The experience embodied exactly what Chatham hoped—and still hopes—to accomplish through his art. “I want to pour so much into a picture that when someone looks at it they burst into tears,” he said. “To me, that’s a tremendous goal.” A goal, he added, that is often ignored. “Look at all this shit that’s in the museums that people are producing today, and all these weird things with a stripe down the middle or a black circle,” he said. “Is that what you want hanging at the foot of your death bed? Not me. I want something that speaks to some larger sense of life.”

Chatham started spending winters back in Marin, where, unlike Livingston, the ambient temperature was a positive number and locomotives weren’t routinely blown off track by gale-force winds. But money became tight and he returned to Montana fulltime to try once and for all to put his finances in order. The attempt proved unsuccessful, partly because Chatham failed to pay his income taxes or respond to frequent inquiries from the IRS. “For the following four years I threw out everything that arrived in the mail which had anything to do with banking or the government,” he wrote. “I had turned the fan on high, and it was just waiting for the poop to arrive.”

But the decades passed and Chatham managed to survive financially, at least until 2008, when the housing market collapsed. “When the economy tanked I had done some things that some people would say I shouldn’t have done, which was buy a lot of land,” he said. “I could pay for it as long as things were going right, which they weren’t. When my income crashed I lost more than most people will ever have.”

Financial catastrophe and an intolerable winter climate ultimately led Chatham to his homecoming early last year. He found a sizable apartment to rent in Marshall, in addition to the studio in Inverness Park, and has since gone to work enveloping himself in his craft.

The one-room gallery in the back of Toby’s may pale in comparison to the Louvre, Chatham admits, but at some point it’s less about the venue and more about what one does with it. “It’s like, I was talking with some people I know from New York about the show and they said, ‘That’s great, where is it going to be?’ And I said, ‘It’s going to be in Toby’s Feed Barn; it’s going to be in a barn where they sell hay.’ Yeah, I’d like to have these paintings hanging in the Legion of Honor, but that’s not an option that’s open right now. So I’ll just turn Toby’s Feed Barn into that place in a way.”

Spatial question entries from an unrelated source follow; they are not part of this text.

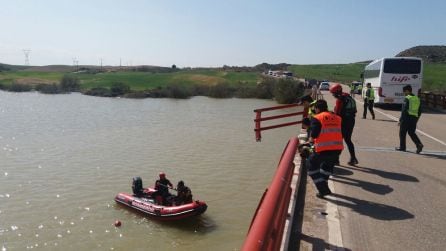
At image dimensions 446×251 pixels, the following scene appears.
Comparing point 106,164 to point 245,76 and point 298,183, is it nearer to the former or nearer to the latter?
point 298,183

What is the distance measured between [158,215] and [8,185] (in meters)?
7.62

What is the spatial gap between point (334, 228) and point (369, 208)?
131 centimetres

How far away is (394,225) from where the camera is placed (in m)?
6.31

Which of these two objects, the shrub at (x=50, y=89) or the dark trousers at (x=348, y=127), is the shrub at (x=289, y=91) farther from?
the dark trousers at (x=348, y=127)

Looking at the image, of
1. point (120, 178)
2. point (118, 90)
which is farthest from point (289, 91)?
point (120, 178)

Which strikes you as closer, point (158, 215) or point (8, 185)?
point (158, 215)

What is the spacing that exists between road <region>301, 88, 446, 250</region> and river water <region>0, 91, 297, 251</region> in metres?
3.71

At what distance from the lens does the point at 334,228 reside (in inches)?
239

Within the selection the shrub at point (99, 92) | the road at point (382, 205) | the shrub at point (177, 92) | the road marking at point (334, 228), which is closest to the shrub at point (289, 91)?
the shrub at point (177, 92)

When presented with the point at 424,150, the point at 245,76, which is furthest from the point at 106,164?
the point at 245,76

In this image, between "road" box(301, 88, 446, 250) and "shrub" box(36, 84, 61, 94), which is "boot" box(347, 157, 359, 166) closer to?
"road" box(301, 88, 446, 250)

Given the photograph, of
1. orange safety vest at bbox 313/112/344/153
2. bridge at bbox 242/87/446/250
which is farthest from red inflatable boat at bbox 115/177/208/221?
orange safety vest at bbox 313/112/344/153

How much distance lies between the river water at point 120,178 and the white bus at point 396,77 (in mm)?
5761

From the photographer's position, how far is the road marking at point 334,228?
551cm
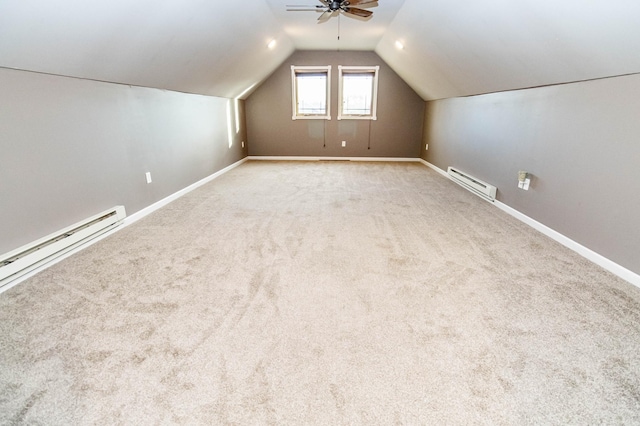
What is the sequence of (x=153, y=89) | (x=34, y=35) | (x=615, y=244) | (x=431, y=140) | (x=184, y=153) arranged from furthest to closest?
1. (x=431, y=140)
2. (x=184, y=153)
3. (x=153, y=89)
4. (x=615, y=244)
5. (x=34, y=35)

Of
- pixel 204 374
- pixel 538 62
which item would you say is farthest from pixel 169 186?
pixel 538 62

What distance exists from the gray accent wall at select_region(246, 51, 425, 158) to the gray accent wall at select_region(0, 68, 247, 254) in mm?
2928

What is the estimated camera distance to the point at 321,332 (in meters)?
1.57

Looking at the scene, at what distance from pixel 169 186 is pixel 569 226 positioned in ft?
13.6

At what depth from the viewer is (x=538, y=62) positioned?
2648 millimetres

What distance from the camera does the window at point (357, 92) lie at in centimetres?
671

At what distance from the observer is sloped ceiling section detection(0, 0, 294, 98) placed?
183 cm

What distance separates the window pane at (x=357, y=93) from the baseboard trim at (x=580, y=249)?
4225 mm

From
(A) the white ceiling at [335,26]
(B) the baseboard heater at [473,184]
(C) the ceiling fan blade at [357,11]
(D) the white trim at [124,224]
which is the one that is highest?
(A) the white ceiling at [335,26]

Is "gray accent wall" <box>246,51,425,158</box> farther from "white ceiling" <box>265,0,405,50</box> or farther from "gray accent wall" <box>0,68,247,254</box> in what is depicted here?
"gray accent wall" <box>0,68,247,254</box>

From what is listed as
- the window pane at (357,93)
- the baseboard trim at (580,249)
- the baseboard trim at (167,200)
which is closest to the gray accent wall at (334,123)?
the window pane at (357,93)

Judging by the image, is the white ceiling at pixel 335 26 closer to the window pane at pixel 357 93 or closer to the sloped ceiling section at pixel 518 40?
the sloped ceiling section at pixel 518 40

Chatham also understands the importance of recognizing a venue for exactly what it is. “When you make a brush stroke and it’s a hill, a tree or a figure, it has to be visible that that’s what it is, but it also has to be a brush stroke,” he said. “The Chinese have a saying that if a work of art is too realistic it’s banal and if it’s too abstract it’s meaningless.”

Inside the studio, Chatham rose from his stool and walked to a small, unfinished piece of a hill eclipsing a soft red sunset. “It’s like a young writer who’s written a novel and wants to get it published,” he said, carrying the piece back to his seat. “Well, it’s hard, and so what should you do? Well, first of all you should try, and second of all you should start the next novel. Don’t sit there waiting for the first one to get published. Get back to work.”